Records
══════════

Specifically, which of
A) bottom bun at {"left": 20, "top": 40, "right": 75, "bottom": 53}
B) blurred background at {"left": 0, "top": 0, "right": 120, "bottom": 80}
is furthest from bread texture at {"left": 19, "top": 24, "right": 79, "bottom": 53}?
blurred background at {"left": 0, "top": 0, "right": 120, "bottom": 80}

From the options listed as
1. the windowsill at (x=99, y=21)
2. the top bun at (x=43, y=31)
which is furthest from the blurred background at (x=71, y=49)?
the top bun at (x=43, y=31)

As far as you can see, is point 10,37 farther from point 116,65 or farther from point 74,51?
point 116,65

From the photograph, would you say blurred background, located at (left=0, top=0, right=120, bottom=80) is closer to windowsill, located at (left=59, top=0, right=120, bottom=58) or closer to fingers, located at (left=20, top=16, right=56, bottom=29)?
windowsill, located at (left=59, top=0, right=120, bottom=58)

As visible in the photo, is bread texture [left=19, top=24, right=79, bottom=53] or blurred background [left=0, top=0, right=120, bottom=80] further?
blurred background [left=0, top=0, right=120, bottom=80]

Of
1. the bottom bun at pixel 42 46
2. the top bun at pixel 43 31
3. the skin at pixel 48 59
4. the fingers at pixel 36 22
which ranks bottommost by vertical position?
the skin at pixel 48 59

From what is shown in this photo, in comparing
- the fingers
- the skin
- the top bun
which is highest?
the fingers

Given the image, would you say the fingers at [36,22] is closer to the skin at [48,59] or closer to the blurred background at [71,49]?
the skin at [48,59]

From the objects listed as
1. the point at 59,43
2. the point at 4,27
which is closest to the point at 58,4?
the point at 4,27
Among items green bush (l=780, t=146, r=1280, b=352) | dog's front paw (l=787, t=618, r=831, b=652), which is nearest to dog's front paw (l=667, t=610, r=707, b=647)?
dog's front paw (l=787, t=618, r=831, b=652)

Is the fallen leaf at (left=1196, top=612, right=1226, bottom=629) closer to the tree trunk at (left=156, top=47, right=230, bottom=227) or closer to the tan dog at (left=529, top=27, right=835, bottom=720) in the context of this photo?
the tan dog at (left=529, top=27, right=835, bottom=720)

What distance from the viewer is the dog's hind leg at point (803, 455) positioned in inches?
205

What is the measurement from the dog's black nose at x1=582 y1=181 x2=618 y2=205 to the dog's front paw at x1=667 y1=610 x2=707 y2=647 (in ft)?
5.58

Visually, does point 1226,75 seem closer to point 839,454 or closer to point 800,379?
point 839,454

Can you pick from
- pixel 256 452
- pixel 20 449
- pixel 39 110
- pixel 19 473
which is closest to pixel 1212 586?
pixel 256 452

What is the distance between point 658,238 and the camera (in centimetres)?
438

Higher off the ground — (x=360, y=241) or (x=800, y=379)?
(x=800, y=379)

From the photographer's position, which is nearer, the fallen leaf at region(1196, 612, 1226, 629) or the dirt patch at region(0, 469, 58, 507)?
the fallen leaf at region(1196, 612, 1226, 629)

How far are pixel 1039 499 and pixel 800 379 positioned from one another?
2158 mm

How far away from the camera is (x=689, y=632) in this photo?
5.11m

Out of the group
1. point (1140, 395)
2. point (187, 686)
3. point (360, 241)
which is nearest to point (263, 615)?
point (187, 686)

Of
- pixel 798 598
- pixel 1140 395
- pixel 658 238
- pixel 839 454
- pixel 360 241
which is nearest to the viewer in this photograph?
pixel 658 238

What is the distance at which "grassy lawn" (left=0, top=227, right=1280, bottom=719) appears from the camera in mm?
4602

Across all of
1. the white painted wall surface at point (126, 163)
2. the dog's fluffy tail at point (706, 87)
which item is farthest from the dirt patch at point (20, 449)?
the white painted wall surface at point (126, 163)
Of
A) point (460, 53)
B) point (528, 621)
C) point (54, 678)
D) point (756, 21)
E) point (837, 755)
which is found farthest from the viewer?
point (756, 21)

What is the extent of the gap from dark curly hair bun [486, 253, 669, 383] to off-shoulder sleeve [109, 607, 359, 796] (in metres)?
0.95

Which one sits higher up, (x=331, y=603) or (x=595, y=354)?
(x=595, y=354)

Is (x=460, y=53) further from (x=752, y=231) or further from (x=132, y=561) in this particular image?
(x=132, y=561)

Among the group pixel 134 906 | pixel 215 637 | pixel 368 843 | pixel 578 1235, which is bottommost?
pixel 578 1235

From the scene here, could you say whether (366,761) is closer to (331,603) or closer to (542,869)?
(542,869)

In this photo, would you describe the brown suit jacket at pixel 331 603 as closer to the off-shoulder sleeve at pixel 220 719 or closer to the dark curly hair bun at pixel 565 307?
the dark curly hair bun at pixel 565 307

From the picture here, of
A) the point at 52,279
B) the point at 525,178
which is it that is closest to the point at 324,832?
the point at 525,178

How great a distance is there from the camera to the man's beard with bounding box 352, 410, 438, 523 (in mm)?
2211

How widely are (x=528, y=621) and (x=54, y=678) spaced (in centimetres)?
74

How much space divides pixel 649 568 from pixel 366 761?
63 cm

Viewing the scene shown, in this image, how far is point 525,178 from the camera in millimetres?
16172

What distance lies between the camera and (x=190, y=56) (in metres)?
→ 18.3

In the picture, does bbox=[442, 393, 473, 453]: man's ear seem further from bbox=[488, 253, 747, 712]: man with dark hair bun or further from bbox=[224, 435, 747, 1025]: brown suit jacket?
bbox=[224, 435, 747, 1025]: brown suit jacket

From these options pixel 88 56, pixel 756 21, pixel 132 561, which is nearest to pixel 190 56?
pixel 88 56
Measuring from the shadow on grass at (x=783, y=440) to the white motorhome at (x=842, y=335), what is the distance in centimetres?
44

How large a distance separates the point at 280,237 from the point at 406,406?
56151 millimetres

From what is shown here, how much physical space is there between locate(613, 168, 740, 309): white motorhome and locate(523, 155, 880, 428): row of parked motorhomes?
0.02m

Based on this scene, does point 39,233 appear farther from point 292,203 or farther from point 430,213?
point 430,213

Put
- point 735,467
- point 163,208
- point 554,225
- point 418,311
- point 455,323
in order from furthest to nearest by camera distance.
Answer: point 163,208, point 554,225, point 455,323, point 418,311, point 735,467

══════════

**Work to do**
Repeat exactly the lines from the one containing "How great a" through the last line of the records above, both included, and nothing else.

**The reply**
How great a distance is there from the camera to the man's beard with bounding box 352, 410, 438, 523 (in mm)?
2211

How widely are (x=528, y=621) and (x=54, y=678) spaced (in centimetres)?
74

How much space divides pixel 649 568 from pixel 366 761?
63 cm

Viewing the scene shown, in this image, how far is point 525,178 from the camera in millimetres?
16172

What distance lies between the camera and (x=190, y=56) (in metres)?
→ 18.3

In the picture, does bbox=[442, 393, 473, 453]: man's ear seem further from bbox=[488, 253, 747, 712]: man with dark hair bun or further from bbox=[224, 435, 747, 1025]: brown suit jacket?
bbox=[224, 435, 747, 1025]: brown suit jacket

From these options pixel 88 56, pixel 756 21, pixel 132 561, which is nearest to pixel 190 56?
pixel 88 56
Measuring from the shadow on grass at (x=783, y=440) to the white motorhome at (x=842, y=335), what is the distance in centimetres?
44

How large a distance separates the point at 280,237 from the point at 406,406?
56151 millimetres

From what is shown here, how much physical space is there between locate(613, 168, 740, 309): white motorhome and locate(523, 155, 880, 428): row of parked motorhomes?
0.02m

Based on this scene, does point 39,233 appear farther from point 292,203 or farther from point 430,213?
point 430,213

Put
- point 735,467
- point 163,208
- point 554,225
- point 418,311
- point 455,323
in order from furthest to nearest by camera distance.
Answer: point 163,208, point 554,225, point 455,323, point 418,311, point 735,467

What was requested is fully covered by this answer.